* Start Given records *

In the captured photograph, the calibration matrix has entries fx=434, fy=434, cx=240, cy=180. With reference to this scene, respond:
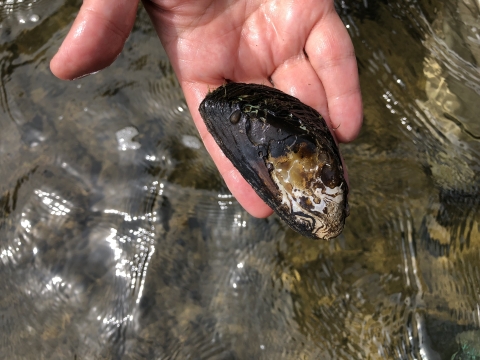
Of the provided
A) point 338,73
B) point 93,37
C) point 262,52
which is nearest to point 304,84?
point 338,73

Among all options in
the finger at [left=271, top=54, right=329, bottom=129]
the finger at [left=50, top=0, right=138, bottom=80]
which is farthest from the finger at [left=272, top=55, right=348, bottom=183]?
the finger at [left=50, top=0, right=138, bottom=80]

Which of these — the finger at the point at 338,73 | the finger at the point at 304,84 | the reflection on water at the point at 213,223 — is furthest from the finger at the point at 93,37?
the reflection on water at the point at 213,223

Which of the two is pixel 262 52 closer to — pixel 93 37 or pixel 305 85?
pixel 305 85

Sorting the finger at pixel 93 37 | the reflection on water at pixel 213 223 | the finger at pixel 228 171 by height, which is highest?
the finger at pixel 93 37

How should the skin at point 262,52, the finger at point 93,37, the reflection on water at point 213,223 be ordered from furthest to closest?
the reflection on water at point 213,223 → the skin at point 262,52 → the finger at point 93,37

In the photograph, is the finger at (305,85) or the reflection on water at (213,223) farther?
the reflection on water at (213,223)

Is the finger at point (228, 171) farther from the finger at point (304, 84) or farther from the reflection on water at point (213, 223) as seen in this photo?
the reflection on water at point (213, 223)

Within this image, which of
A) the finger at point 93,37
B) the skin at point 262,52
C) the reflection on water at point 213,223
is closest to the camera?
the finger at point 93,37
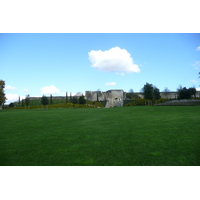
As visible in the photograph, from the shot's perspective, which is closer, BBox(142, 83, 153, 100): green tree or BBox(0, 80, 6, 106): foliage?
BBox(142, 83, 153, 100): green tree

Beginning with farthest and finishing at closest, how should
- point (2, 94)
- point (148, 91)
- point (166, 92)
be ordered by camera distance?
point (166, 92) → point (2, 94) → point (148, 91)

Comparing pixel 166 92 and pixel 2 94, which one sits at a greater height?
pixel 166 92

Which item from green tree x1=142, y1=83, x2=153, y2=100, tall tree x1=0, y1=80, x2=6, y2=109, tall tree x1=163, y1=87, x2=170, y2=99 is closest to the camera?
green tree x1=142, y1=83, x2=153, y2=100

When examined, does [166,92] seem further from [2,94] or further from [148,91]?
[2,94]

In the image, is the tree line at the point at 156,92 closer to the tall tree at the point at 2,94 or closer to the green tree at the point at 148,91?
the green tree at the point at 148,91

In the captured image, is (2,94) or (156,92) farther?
(156,92)

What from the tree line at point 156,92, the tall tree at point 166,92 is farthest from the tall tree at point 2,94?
the tall tree at point 166,92

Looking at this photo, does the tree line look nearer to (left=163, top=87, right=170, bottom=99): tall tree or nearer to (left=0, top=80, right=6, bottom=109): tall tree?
(left=163, top=87, right=170, bottom=99): tall tree

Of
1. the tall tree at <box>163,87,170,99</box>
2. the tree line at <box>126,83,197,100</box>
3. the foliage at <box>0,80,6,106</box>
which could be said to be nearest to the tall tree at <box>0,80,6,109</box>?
the foliage at <box>0,80,6,106</box>

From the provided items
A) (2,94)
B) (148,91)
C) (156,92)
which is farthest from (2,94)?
(156,92)

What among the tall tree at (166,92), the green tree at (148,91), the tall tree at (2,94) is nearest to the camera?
the green tree at (148,91)

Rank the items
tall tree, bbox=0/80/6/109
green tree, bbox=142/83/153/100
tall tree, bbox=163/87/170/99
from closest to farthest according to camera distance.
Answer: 1. green tree, bbox=142/83/153/100
2. tall tree, bbox=0/80/6/109
3. tall tree, bbox=163/87/170/99
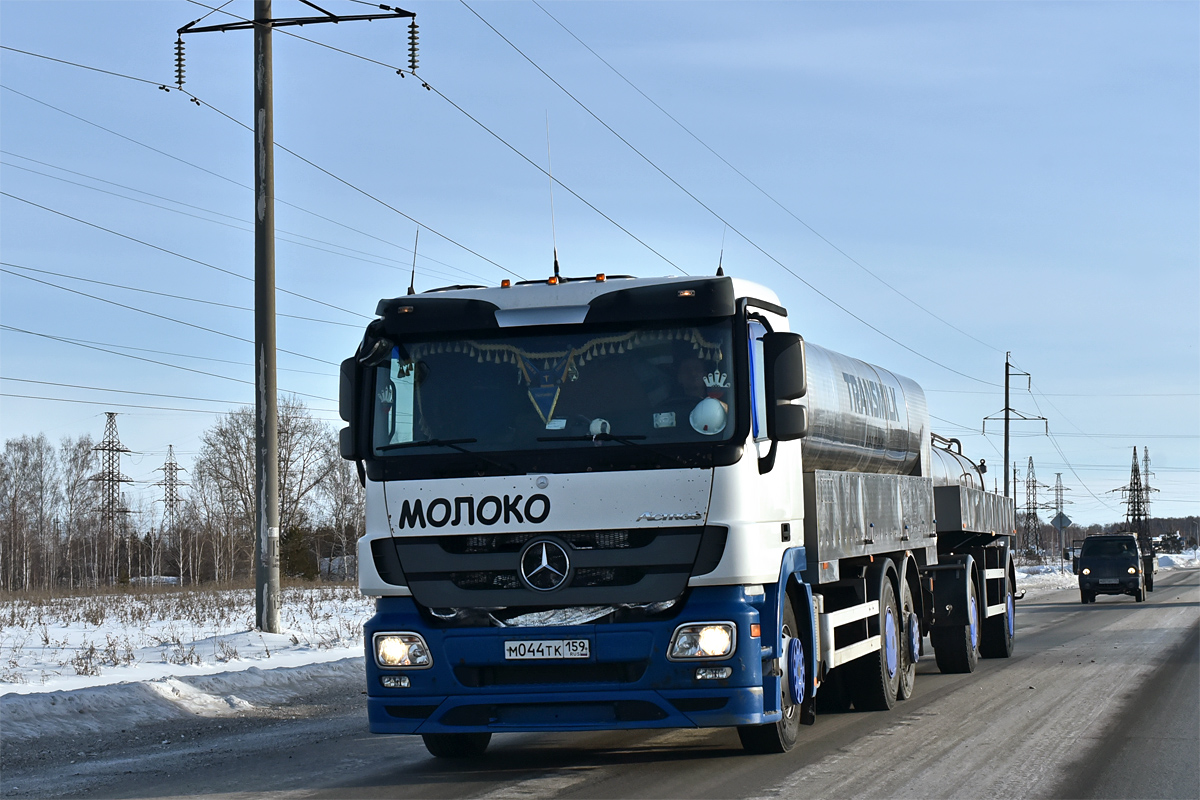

* End Given records *

__Job__.
Count the lines above that contain the string "ordered" and give only that number.

__Full response__.
2